(Saved data entries)
****
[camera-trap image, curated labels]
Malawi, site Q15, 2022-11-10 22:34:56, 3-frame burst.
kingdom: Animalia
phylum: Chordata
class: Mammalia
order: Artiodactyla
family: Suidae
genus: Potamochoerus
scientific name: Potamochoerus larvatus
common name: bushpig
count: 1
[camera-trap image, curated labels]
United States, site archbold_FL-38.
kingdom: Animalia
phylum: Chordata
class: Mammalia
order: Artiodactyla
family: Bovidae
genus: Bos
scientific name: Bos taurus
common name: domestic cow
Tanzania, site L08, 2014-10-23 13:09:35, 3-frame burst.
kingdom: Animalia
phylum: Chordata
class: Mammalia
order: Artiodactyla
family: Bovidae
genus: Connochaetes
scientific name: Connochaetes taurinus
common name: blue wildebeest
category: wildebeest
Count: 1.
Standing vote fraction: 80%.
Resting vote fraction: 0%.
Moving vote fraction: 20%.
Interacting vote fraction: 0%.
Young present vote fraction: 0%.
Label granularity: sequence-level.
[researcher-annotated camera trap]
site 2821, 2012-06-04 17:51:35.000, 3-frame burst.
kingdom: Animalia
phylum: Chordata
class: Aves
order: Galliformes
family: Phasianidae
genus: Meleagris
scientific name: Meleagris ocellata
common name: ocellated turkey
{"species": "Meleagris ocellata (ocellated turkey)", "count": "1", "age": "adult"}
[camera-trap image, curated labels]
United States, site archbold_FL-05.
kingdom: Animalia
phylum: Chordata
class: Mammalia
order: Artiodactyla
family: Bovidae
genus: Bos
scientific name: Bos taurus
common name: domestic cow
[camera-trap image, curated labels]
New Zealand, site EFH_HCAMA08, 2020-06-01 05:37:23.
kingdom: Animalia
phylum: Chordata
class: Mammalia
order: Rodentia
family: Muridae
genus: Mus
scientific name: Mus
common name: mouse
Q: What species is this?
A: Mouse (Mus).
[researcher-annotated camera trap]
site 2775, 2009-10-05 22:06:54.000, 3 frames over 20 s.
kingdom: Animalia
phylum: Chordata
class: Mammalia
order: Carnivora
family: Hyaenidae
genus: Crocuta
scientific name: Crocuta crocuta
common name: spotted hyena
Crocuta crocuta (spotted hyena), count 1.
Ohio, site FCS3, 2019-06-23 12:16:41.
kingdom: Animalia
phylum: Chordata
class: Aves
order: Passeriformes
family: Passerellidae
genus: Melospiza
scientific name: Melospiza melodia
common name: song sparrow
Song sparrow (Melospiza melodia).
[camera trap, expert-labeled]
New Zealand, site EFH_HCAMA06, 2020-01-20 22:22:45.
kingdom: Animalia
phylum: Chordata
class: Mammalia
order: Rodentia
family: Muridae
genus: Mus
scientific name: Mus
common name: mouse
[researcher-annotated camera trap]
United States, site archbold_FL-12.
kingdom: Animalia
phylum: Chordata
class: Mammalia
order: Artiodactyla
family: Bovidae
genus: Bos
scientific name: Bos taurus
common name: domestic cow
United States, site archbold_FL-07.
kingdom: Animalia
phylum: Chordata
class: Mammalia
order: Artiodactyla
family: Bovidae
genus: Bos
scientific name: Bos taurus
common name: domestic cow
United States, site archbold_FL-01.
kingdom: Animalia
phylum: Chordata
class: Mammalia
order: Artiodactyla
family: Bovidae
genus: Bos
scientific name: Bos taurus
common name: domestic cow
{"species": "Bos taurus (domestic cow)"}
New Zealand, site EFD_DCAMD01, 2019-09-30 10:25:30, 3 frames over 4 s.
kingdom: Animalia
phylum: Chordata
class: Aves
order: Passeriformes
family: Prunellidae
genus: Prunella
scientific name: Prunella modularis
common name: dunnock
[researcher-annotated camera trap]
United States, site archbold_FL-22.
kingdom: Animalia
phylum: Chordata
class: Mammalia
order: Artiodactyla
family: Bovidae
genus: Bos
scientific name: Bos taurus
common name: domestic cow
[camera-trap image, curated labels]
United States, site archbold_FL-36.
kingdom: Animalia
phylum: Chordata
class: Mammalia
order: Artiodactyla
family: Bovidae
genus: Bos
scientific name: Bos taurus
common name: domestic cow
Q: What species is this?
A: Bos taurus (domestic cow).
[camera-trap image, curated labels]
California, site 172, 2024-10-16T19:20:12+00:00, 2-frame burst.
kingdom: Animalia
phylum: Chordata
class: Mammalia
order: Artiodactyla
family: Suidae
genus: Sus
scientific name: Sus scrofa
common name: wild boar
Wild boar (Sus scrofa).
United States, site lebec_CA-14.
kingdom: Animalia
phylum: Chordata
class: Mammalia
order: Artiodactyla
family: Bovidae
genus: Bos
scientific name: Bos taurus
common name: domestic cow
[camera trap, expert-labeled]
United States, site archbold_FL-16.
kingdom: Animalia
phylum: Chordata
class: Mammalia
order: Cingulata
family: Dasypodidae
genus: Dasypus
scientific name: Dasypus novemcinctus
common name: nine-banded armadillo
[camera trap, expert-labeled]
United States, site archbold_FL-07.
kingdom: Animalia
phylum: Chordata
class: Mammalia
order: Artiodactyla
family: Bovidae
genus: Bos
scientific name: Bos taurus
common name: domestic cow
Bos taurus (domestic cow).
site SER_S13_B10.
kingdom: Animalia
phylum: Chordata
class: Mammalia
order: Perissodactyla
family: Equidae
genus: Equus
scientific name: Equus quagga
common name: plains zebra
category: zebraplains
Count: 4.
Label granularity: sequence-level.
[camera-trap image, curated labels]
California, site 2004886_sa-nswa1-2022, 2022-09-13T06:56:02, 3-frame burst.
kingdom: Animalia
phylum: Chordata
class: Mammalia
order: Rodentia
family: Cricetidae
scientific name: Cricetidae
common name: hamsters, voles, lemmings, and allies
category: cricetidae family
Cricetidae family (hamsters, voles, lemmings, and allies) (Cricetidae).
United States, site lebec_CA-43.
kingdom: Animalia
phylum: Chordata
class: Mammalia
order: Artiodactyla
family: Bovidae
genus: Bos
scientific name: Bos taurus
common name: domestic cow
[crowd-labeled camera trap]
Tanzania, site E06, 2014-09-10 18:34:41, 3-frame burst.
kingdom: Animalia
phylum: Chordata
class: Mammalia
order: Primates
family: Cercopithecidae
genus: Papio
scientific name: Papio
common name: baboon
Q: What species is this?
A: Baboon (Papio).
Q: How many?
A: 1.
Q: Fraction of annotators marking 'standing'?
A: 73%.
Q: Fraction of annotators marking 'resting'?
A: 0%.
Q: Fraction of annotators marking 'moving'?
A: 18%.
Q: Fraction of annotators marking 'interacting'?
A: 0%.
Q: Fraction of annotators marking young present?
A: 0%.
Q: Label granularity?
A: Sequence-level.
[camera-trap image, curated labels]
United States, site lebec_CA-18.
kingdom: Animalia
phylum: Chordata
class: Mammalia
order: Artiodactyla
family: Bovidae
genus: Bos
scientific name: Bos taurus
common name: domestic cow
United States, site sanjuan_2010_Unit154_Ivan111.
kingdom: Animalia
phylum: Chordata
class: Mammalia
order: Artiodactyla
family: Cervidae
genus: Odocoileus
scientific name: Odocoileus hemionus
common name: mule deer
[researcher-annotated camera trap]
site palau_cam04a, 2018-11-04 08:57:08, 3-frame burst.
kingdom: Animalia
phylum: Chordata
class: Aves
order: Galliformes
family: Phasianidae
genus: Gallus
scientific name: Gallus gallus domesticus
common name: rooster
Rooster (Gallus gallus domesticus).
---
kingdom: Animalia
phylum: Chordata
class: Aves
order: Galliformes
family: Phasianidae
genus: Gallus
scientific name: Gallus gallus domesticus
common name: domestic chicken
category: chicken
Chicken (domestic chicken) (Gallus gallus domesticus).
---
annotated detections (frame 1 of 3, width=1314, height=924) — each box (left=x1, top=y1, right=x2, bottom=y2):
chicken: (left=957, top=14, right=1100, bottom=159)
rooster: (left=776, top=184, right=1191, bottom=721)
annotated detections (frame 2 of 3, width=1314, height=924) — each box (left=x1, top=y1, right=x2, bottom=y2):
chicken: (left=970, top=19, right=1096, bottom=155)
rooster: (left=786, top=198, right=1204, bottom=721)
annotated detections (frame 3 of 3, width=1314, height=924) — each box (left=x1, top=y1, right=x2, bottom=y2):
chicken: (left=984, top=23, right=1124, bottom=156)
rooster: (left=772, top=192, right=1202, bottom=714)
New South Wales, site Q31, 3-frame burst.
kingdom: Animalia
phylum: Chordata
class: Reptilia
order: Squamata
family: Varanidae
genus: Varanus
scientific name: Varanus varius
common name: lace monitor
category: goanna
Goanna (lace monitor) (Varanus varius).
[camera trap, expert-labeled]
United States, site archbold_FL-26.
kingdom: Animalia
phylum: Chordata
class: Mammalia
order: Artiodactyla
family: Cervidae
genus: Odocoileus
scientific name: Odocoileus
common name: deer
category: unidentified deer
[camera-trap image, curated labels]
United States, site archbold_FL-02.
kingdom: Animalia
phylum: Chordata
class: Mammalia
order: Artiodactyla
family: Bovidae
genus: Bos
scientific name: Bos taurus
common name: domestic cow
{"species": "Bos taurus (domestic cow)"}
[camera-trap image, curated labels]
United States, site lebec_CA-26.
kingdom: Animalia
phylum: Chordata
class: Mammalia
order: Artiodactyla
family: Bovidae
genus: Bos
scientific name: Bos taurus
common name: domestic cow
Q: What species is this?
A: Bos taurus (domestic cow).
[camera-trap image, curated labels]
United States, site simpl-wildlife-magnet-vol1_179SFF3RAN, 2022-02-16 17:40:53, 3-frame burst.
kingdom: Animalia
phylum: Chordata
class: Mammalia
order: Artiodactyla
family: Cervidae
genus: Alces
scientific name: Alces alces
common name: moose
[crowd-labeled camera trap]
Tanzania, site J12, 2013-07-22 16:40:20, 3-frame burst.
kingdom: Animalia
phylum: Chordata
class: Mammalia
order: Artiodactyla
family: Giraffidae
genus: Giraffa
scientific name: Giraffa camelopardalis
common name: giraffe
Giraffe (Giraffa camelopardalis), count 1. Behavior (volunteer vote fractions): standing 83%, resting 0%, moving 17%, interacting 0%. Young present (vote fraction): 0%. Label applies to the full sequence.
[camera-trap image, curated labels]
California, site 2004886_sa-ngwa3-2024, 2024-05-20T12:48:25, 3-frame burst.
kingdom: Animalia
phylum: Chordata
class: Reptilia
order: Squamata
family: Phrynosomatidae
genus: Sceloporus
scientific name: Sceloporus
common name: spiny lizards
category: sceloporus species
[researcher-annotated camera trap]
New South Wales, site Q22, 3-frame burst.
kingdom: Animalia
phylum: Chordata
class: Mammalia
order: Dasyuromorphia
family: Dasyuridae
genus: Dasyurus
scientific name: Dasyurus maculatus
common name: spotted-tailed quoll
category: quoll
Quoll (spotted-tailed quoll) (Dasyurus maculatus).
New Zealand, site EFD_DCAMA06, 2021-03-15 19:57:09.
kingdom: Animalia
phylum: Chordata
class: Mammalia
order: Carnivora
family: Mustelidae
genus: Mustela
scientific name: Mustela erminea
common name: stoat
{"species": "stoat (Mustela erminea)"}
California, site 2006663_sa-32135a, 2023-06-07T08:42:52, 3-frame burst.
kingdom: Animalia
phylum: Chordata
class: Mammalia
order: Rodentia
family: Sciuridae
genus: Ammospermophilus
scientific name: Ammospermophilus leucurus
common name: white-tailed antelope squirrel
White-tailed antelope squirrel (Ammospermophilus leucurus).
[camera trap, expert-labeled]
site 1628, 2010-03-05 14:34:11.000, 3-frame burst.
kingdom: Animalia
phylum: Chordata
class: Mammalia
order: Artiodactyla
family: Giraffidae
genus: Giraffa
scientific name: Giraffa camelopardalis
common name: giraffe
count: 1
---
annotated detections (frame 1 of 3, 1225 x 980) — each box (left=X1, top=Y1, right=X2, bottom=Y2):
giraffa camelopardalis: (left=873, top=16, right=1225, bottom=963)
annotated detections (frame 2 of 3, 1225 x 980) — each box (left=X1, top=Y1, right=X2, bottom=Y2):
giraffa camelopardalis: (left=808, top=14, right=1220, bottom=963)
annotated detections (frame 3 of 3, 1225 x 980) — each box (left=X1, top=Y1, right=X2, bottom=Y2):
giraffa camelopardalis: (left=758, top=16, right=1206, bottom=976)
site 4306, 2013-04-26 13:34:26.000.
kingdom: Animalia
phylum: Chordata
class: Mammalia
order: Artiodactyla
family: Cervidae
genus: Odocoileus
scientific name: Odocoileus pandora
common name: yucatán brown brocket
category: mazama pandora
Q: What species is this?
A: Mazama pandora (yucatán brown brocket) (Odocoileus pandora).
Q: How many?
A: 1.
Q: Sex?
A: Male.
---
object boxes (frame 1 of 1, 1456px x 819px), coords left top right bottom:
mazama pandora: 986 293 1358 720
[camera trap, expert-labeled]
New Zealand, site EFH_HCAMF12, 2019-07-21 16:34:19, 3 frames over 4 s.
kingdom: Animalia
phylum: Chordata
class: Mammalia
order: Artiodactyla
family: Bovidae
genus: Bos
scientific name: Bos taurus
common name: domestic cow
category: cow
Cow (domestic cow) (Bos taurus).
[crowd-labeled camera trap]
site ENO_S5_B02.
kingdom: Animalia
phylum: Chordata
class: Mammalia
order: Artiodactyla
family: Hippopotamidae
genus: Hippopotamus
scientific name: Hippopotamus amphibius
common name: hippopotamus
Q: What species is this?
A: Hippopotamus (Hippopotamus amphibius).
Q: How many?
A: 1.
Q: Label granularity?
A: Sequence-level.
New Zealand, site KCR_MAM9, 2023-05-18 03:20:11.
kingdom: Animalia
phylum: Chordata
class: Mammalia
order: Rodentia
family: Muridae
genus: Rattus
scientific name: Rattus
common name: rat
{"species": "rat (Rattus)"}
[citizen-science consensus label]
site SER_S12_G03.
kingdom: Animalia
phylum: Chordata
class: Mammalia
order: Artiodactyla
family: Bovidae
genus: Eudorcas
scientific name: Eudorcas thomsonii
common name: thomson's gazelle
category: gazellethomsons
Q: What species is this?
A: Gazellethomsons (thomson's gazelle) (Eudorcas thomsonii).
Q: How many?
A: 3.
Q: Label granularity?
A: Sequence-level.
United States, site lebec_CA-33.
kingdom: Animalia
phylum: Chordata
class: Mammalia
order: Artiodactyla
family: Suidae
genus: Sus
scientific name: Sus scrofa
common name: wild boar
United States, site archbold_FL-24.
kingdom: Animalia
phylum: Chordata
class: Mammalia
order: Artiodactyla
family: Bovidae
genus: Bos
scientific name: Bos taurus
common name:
****
◆ Goal of the exercise: Using the data above, copy each line that contains "Tanzania".

◆ Solution:
Tanzania, site L08, 2014-10-23 13:09:35, 3-frame burst.
Tanzania, site E06, 2014-09-10 18:34:41, 3-frame burst.
Tanzania, site J12, 2013-07-22 16:40:20, 3-frame burst.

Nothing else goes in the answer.